REXBURG, Idaho -- When Paula Wilde was a new mother, she wished someone had answers to her parenting questions. Should my baby be talking by now? When should I begin toilet training?
"It would have been wonderful to have someone come into my home and tell me all these things," she said.Now Wilde is one of seven Parents As Teachers educators who visit about 50 Madison County families to teach parents how their children's early development is critical for success later in life.
"Our job is to help parents be their child's first teachers," Wilde said.
To the parents, the free parenting advice makes the visits worthwhile.
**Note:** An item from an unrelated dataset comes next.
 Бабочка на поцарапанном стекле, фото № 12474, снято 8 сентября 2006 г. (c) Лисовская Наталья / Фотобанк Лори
To the children, it is the new toys every month, especially the blobble.
Just watch 4-year-old Jaren Bean mold and stretch his blobble, a Play Doh-like substance made from Elmer's glue, borax and water.
"I like the blobble," he said.
Jaren and his 18-month-old sister, Amree, both get a monthly visit from Wilde.
Shari Reinwand said she noticed improvements in the development of both her sons since teacher Margaret Bake started visiting them in August.
"She's been doing wonders with his speech," Reinwand said of 2-year-old Christopher. "He seems to be able to get along better with other kids and share his toys with them."
And her 7-month-old son, Aaron, seems more alert since his time with Bake.
"When she works with Aaron, she always brings something for Christopher to do, too," Reinwand said. "While she's paying attention to either Christopher or Aaron, it gives me an opportunity to play with the other one, one-on-one."
At the Beans', Wilde uses the same toys to teach the many ages of children different lessons. While she has Jaren count how many cows are in the pen, she teaches Amree that cows say "moo."
"She gets right down on the floor and plays along with them," Gaylynn Bean said.
As a parent, Bean said she appreciates these age-specific activities.
"She has given me a lot of reminders of things I already knew, but she can tell me what kinds of things they can enjoy at their ages," Bean said.
The teachers also have hundreds of handouts on a number of topics including toilet training, sleeping, immunization, stranger anxiety, home safety, language development, interaction with siblings, outdoor play and more, Wilde said.
"I think it's really important for parents to know what resources are available in the community," teacher JoAnn Clark said.
The program in Madison County was one of the first in Idaho, one of two states in the nation that does not have an official statewide Parents As Teachers program. The other state without Parents As Teachers, Hawaii, has a similar state-sponsored program.
In Missouri, where Parents As Teachers was founded and is funded by the state, every child is assigned a teacher at birth.
A grant from the Albertson Foundation allows Madison County to offer the program for free. Of the 30 Parents As Teachers programs in Idaho, 17 are funded by the foundation.
Three Madison County teachers were trained to be Parents As Teachers educators before this grant. Now there are seven, but each of them has a full-time job in addition to visiting families. With nearly 100 families on a waiting list to join, the teachers are preparing to scale back their visits to each family, so they can visit more families less often, Clark said. Parents As Teachers requires educators to visit each family at least five times per year.
"What we're finding is that most families will be fine with us seeing them less often," she said. "There will be some that we continue to see more than once a month. Some families just seem to need more contact than others."